Malle forces us to see the banality of evil and how even an unsophisticated patriotic boy like the apolitical Lucien, who is also not a thug or bigot, can accidentally join a Fascist group to act out his adolescent fantasies and go on an ugly power trip. We are reminded throughout the film that the kid gets irked when people talk down to him and he seems in need of finding a place to belong (his not too complicated expedient reason for joining the German occupiers). But the film goes astray in using unnecessary symbolism (for one, a telling named France) in making points that don’t need to be made with more weight since they were surely made during the unfolding of the straightforward story. What Malle can never do is convince us that the lover’s relationship was real or that someone as ignorant and cruel as Lucien could be like the mythical beast tamed by the beauty’s music, and in the end have a moral awakening where he even becomes heroic (a slap in the face to the Resistance fighters who were the real idealistic heroes). But it certainly zeroes in on the thuggish, bigoted and malevolent nature of the collaborators.

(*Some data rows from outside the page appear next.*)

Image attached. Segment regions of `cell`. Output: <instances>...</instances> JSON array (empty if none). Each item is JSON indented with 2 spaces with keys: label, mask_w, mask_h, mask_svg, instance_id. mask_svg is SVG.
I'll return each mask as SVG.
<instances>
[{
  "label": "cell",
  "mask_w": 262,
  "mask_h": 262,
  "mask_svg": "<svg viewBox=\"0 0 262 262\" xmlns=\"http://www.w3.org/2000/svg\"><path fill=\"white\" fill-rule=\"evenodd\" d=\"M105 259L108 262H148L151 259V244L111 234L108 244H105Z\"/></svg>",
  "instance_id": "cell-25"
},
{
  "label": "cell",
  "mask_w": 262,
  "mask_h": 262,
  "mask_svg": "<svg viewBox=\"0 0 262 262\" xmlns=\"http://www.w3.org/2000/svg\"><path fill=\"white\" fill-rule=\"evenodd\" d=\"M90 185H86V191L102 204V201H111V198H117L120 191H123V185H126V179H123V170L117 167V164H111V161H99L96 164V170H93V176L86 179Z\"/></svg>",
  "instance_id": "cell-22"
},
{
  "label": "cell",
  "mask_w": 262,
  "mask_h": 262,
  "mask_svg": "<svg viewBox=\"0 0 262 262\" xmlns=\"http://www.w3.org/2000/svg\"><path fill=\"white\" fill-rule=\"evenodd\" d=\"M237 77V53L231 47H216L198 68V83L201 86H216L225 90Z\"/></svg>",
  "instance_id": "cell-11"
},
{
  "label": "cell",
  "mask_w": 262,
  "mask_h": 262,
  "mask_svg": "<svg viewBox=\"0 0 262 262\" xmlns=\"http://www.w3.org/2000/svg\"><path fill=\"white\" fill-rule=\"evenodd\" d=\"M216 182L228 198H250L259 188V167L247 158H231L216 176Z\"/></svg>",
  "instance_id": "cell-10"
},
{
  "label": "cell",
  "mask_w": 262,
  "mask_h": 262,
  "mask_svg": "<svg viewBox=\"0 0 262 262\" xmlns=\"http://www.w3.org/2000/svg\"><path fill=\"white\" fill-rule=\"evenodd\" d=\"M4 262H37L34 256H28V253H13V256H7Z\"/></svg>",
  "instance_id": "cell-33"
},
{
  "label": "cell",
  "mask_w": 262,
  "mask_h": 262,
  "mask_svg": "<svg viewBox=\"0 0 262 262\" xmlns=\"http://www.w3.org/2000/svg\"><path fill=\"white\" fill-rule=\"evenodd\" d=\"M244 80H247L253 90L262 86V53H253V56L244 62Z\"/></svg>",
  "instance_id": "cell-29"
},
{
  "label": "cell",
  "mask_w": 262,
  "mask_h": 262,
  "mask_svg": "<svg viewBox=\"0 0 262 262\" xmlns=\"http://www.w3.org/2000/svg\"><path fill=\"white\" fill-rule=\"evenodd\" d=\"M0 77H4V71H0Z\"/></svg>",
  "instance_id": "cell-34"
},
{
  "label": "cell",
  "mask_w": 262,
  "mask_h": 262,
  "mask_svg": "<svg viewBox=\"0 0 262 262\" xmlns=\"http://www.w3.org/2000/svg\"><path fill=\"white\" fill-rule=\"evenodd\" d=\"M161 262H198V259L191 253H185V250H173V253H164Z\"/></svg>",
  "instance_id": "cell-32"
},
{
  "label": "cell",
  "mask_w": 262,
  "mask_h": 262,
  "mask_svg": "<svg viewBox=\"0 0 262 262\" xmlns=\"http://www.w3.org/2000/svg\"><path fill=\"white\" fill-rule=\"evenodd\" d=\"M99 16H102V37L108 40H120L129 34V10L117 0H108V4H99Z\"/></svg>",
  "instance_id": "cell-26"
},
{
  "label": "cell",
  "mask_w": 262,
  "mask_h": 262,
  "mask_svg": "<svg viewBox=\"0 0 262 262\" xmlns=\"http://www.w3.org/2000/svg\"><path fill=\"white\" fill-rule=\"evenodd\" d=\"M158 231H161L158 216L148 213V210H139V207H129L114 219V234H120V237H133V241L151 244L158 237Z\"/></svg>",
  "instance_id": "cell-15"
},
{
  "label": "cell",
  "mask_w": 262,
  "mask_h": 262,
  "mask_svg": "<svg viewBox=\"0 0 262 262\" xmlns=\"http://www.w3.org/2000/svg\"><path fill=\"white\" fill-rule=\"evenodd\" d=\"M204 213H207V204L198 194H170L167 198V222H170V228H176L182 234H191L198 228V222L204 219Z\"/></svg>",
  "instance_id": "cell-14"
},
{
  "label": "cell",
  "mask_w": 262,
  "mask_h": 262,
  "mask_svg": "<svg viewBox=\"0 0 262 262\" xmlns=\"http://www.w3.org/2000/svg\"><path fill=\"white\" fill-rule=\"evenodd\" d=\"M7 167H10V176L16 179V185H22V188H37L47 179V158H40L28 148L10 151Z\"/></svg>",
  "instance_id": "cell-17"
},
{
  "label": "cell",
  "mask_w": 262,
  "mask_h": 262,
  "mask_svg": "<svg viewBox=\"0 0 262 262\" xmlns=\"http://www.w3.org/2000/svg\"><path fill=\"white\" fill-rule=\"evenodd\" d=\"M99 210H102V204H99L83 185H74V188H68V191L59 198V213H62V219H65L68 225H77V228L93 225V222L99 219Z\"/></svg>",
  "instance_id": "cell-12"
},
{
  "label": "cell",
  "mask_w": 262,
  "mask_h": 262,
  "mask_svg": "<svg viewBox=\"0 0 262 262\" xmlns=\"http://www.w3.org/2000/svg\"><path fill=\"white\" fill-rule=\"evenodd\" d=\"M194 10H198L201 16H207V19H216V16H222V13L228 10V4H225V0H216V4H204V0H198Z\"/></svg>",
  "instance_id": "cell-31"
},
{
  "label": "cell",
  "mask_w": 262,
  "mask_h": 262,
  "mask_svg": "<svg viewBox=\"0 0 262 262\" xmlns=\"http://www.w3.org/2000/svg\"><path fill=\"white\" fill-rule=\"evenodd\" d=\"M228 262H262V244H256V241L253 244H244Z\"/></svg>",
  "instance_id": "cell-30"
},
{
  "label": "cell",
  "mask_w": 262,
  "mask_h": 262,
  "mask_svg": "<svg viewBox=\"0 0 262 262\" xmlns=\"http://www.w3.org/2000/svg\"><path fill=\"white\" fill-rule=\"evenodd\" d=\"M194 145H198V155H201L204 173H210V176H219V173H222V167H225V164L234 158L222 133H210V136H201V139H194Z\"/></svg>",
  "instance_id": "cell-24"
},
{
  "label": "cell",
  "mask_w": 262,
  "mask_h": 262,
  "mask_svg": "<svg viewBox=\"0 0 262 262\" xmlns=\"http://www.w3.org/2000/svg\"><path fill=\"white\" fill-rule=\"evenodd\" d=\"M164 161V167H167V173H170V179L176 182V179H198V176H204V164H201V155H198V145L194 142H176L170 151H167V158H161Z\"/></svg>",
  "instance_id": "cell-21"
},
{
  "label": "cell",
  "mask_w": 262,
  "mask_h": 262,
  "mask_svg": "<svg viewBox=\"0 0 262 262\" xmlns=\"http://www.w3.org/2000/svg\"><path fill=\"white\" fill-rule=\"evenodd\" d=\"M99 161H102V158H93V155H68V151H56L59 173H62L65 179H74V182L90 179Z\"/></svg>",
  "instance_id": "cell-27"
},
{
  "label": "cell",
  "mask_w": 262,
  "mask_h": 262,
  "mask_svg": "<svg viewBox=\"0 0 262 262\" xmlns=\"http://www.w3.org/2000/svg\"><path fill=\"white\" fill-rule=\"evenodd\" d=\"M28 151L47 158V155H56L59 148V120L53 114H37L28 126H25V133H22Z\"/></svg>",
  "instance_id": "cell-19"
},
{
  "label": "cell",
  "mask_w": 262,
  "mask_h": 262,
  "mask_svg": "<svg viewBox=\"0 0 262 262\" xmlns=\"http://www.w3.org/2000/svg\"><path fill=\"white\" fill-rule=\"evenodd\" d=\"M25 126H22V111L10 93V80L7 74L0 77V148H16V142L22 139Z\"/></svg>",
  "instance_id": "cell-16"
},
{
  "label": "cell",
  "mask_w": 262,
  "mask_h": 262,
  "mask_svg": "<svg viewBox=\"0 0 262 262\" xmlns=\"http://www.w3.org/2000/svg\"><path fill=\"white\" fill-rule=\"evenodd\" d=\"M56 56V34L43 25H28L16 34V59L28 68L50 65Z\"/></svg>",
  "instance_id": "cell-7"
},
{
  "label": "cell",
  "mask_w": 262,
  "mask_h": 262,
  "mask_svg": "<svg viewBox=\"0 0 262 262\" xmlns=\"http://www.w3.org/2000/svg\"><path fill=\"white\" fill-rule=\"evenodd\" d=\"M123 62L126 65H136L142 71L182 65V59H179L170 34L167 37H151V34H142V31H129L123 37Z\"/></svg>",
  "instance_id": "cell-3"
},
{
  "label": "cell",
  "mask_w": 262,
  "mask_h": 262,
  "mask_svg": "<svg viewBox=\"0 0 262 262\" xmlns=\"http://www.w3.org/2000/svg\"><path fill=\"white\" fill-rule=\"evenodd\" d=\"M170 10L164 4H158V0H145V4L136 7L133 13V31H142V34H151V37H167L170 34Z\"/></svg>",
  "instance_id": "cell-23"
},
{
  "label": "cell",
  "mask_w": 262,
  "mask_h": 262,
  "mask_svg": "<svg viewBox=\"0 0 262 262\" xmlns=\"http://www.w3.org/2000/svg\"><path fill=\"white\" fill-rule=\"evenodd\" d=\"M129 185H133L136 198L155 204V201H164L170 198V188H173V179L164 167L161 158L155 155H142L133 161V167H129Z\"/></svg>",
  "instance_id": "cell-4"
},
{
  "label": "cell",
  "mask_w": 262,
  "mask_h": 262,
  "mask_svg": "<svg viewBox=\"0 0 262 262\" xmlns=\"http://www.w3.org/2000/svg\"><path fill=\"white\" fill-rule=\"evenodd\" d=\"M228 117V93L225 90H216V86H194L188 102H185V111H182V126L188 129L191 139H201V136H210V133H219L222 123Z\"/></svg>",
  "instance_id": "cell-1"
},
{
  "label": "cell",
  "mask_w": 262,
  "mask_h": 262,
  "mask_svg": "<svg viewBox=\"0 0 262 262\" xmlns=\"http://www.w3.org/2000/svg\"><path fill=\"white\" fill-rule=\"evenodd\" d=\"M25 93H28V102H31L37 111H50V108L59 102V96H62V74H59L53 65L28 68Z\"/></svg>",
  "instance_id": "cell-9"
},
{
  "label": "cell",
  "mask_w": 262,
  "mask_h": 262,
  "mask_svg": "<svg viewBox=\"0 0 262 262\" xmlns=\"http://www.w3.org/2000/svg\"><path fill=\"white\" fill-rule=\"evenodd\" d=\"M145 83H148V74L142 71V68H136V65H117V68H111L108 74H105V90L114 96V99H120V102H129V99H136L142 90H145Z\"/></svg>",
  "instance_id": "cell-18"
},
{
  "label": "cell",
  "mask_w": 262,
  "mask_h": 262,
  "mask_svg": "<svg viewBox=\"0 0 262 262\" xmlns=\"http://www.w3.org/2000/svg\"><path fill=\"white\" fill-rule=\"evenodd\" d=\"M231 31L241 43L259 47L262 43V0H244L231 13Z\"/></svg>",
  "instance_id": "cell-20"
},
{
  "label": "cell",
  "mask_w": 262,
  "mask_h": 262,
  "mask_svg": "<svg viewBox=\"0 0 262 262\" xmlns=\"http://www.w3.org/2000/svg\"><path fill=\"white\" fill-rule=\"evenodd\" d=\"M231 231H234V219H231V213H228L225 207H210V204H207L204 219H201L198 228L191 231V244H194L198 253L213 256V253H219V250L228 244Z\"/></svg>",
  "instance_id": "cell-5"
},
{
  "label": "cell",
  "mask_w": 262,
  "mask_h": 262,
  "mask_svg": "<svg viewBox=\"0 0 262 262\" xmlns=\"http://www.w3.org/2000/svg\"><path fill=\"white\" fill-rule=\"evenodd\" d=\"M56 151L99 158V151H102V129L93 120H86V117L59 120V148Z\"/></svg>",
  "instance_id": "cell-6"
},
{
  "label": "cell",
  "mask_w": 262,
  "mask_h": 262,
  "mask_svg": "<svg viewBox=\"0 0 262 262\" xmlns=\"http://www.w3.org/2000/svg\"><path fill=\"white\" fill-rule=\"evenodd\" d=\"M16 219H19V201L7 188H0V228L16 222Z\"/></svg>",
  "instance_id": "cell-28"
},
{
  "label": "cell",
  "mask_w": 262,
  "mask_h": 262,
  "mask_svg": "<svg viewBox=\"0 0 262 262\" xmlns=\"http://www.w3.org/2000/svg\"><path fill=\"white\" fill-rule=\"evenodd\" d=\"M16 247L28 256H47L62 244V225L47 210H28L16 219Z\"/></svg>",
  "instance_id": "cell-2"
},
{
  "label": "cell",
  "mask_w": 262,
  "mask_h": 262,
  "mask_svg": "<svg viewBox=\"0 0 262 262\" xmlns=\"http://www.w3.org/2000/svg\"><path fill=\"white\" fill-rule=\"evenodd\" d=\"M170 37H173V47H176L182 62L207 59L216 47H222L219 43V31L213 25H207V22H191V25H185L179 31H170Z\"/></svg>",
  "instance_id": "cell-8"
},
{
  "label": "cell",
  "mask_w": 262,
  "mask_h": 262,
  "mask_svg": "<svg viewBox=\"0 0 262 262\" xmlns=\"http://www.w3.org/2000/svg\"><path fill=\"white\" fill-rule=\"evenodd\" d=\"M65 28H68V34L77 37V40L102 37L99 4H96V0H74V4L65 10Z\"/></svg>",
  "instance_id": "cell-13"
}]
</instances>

The film’s main strength is Pierre Blaise, a non-actor, who acts naturally and is able to make his loathsome character seem like a monster you can hate but also might find in your heart a little sympathy for. The second reason is that the film isn’t preachy and allows you to make up your mind what you see going down. It’s an ambitious film that’s subject to be read in different ways by those so emotionally involved with France’s tragic past; how much you like it depends on how much you think the Lucien characterization is a poignant one that represents what the filmmaker was trying to say about the power structure.